[[ Data to examine open ]]

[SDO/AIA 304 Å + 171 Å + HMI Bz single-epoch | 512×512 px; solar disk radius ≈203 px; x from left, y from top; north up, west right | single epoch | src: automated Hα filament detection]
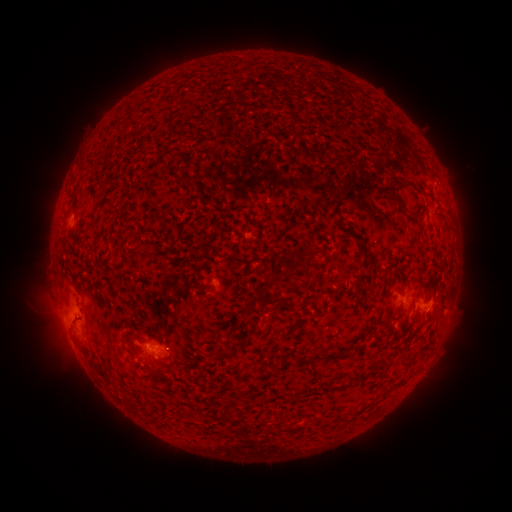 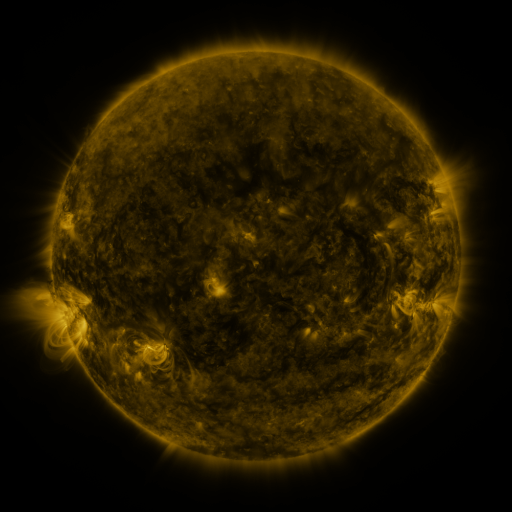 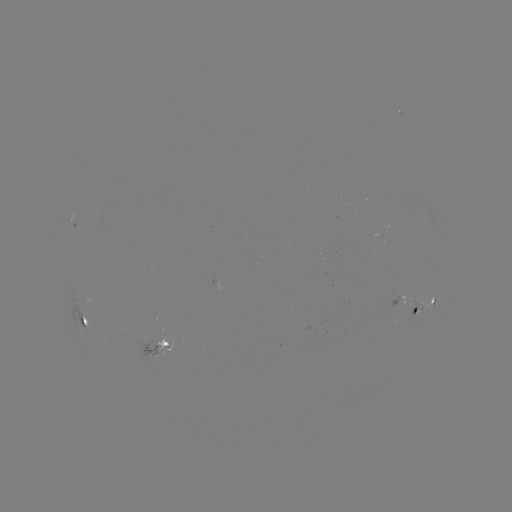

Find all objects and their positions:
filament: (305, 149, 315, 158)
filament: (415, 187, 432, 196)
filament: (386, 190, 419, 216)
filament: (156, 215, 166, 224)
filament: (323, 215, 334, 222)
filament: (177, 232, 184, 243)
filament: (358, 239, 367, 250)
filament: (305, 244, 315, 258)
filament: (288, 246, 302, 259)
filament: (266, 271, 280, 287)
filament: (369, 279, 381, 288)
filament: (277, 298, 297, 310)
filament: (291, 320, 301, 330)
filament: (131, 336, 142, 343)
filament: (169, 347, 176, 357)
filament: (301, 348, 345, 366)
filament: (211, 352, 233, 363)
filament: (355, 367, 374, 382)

[[ Data to examine closed ]]
[[ Data to examine open ]]

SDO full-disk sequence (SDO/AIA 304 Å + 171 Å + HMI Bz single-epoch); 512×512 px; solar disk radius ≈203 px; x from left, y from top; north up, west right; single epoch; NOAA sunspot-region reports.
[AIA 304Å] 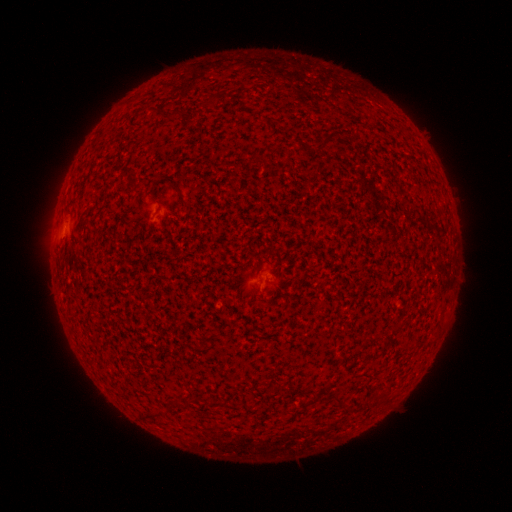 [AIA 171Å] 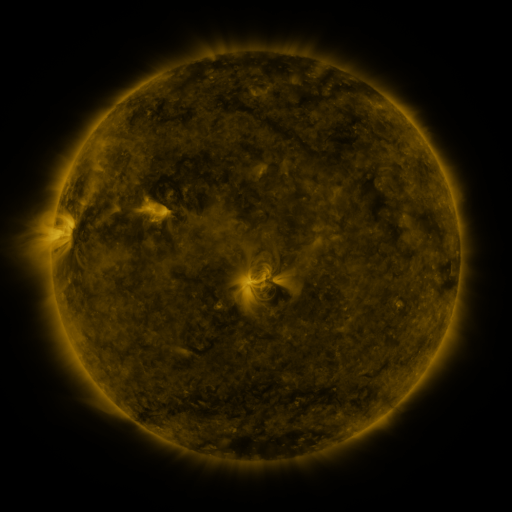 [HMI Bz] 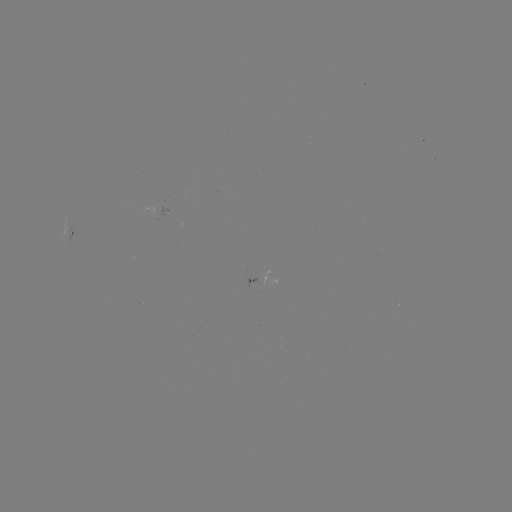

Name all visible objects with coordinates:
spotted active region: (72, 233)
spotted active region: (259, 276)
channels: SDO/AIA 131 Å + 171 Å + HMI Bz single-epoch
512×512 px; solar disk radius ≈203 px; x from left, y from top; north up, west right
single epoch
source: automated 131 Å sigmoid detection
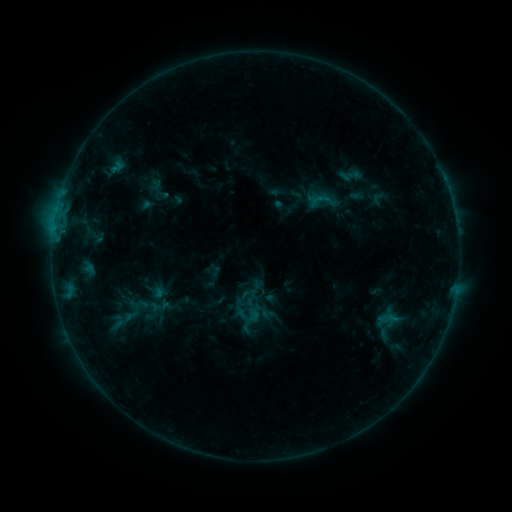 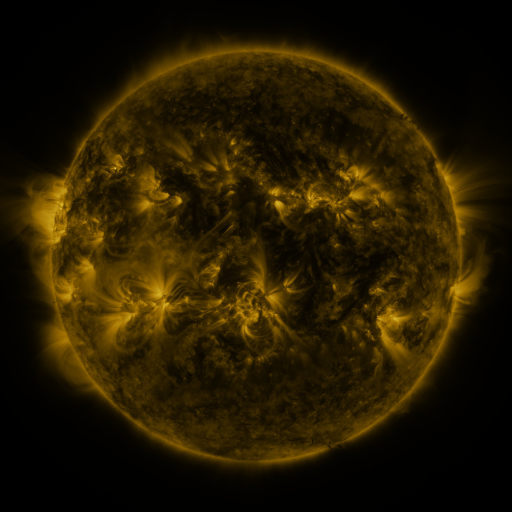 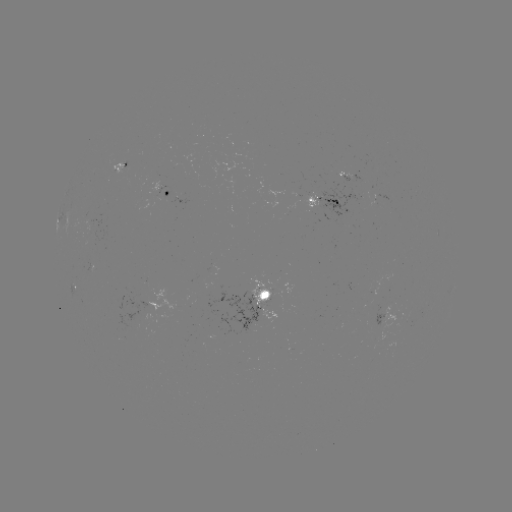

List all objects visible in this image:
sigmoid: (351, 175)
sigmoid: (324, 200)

[[ Data to examine closed ]]
[[ Data to examine open ]]

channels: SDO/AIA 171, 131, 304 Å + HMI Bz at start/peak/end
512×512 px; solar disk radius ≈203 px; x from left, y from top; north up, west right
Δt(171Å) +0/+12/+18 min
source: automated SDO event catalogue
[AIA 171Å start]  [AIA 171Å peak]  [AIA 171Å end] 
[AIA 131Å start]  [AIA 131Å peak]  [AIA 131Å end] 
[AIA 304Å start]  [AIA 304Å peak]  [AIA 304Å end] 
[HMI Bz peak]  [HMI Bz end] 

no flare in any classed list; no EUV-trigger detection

[[ Data to examine closed ]]

Your answer should be each line of the data that contains the word "solar", copied as it stands.

[SDO/AIA 304 Å + 171 Å + HMI Bz single-epoch | 512×512 px; solar disk radius ≈203 px; x from left, y from top; north up, west right | single epoch | src: automated Hα filament detection]
SDO full-disk sequence (SDO/AIA 304 Å + 171 Å + HMI Bz single-epoch); 512×512 px; solar disk radius ≈203 px; x from left, y from top; north up, west right; single epoch; NOAA sunspot-region reports.
512×512 px; solar disk radius ≈203 px; x from left, y from top; north up, west right
512×512 px; solar disk radius ≈203 px; x from left, y from top; north up, west right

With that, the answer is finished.